» **Problem statement**: Give back exactly the lines of the material below that start at the line containing "Lino Textured Oat" and end at the line containing "Fantom Speedy Pro", and no others.

Entries provided Start Marker

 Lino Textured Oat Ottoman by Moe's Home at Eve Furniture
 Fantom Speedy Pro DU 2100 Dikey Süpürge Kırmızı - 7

Entries provided End Marker
Entries provided Start Marker

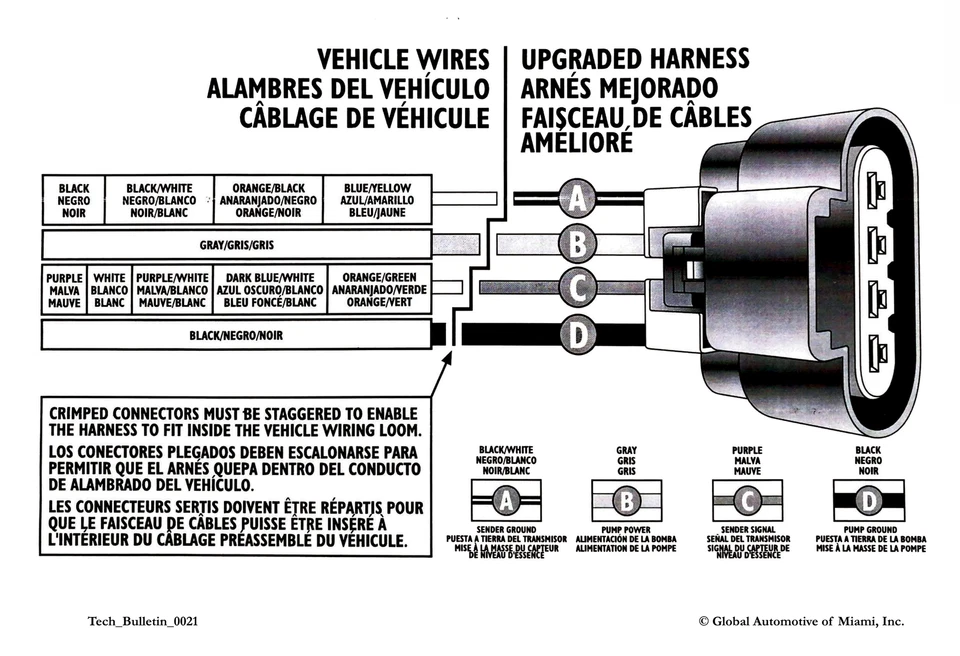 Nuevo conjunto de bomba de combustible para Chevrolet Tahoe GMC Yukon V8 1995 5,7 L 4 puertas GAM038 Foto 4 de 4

Entries provided End Marker

» **Output below**:
 Lino Textured Oat Ottoman by Moe's Home at Eve Furniture
 Fantom Speedy Pro DU 2100 Dikey Süpürge Kırmızı - 7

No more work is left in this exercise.